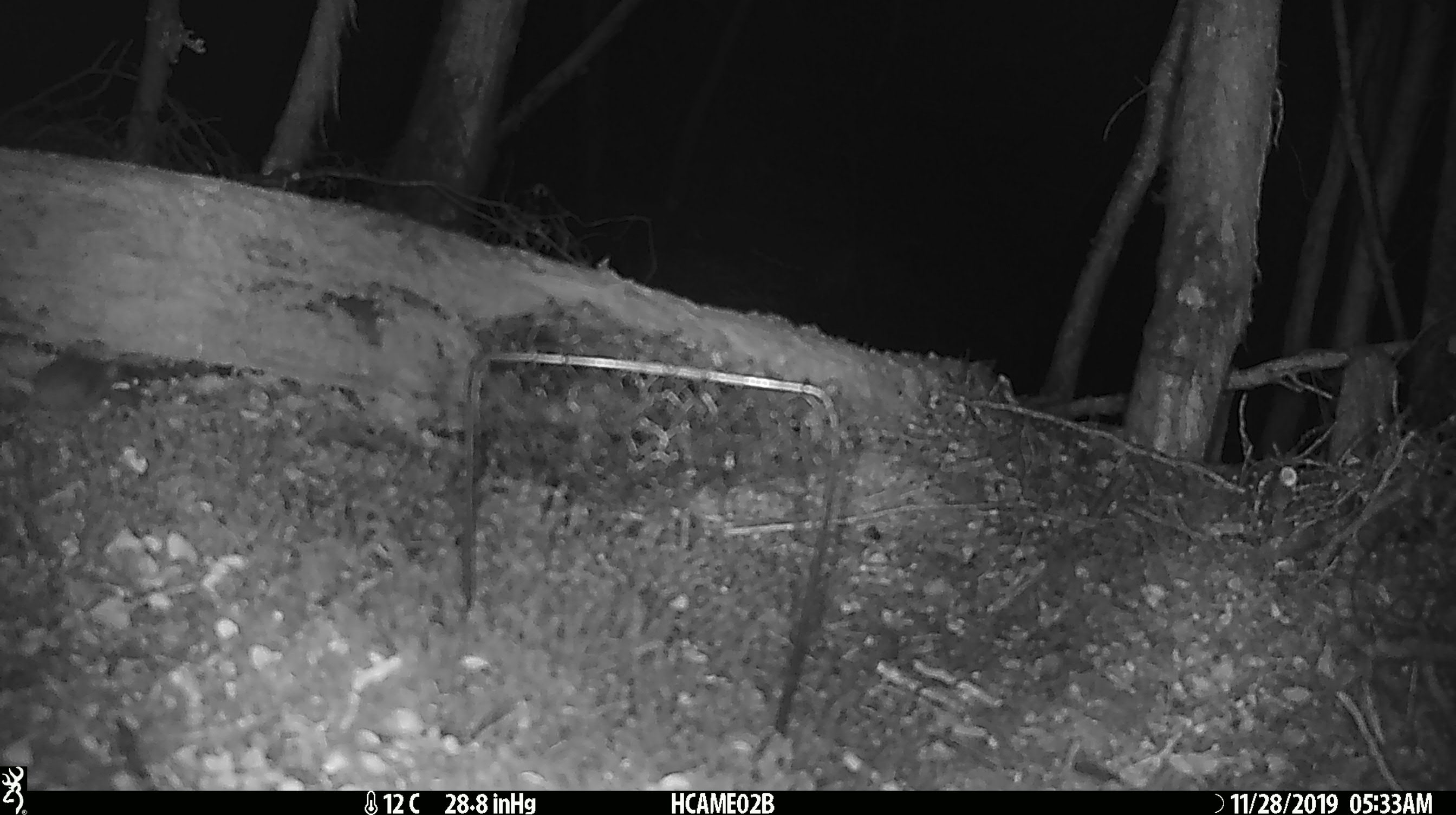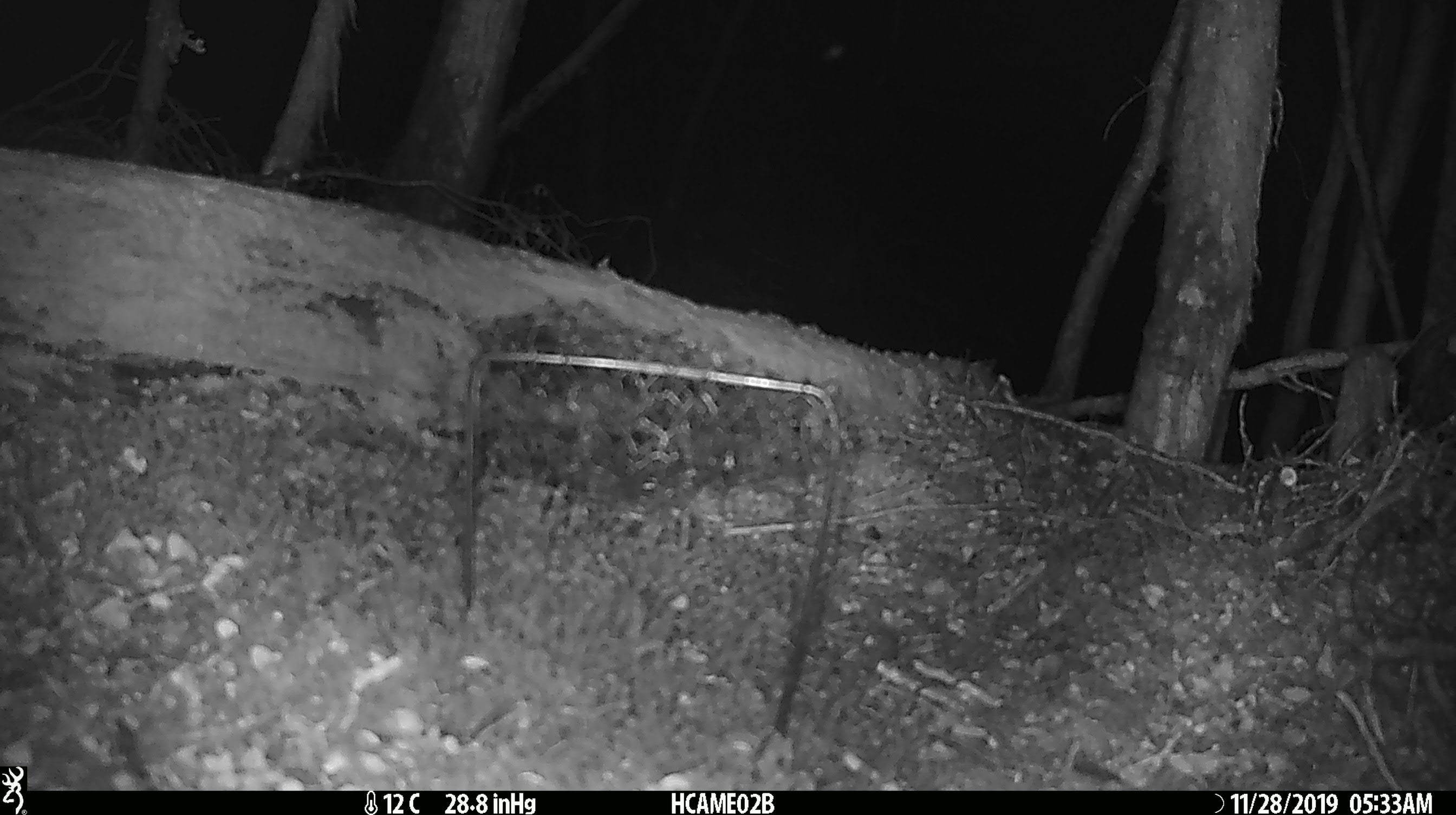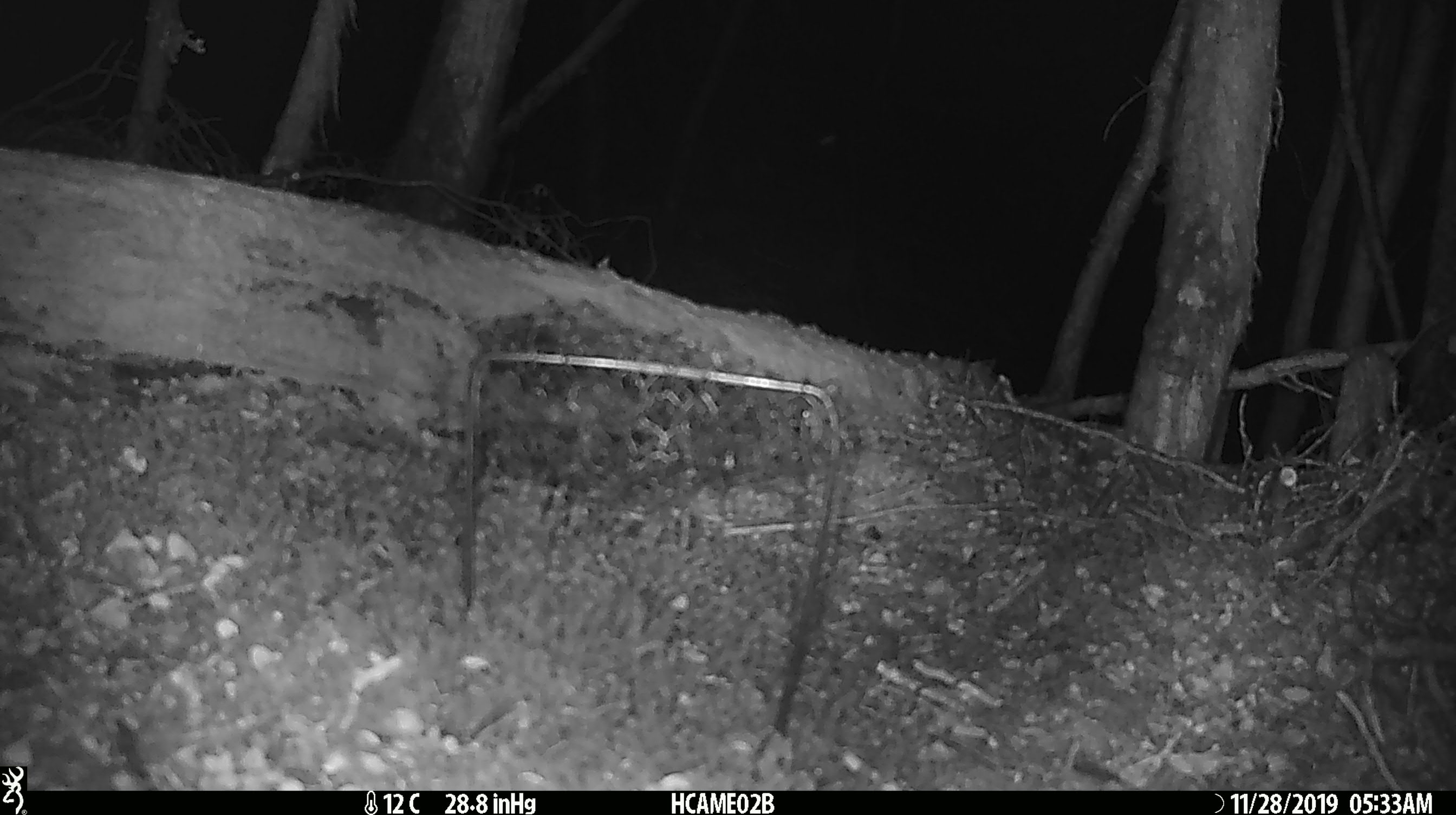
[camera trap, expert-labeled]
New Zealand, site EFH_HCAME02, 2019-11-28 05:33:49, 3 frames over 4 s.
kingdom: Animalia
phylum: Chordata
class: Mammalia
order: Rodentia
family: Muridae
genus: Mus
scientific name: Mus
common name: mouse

═══

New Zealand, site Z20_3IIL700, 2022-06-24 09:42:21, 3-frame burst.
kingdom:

═══

# [Aim of the exercise]
Reproduce all lines from the records above that include the word "site".

# [Answer to this task]
New Zealand, site EFH_HCAME02, 2019-11-28 05:33:49, 3 frames over 4 s.
New Zealand, site Z20_3IIL700, 2022-06-24 09:42:21, 3-frame burst.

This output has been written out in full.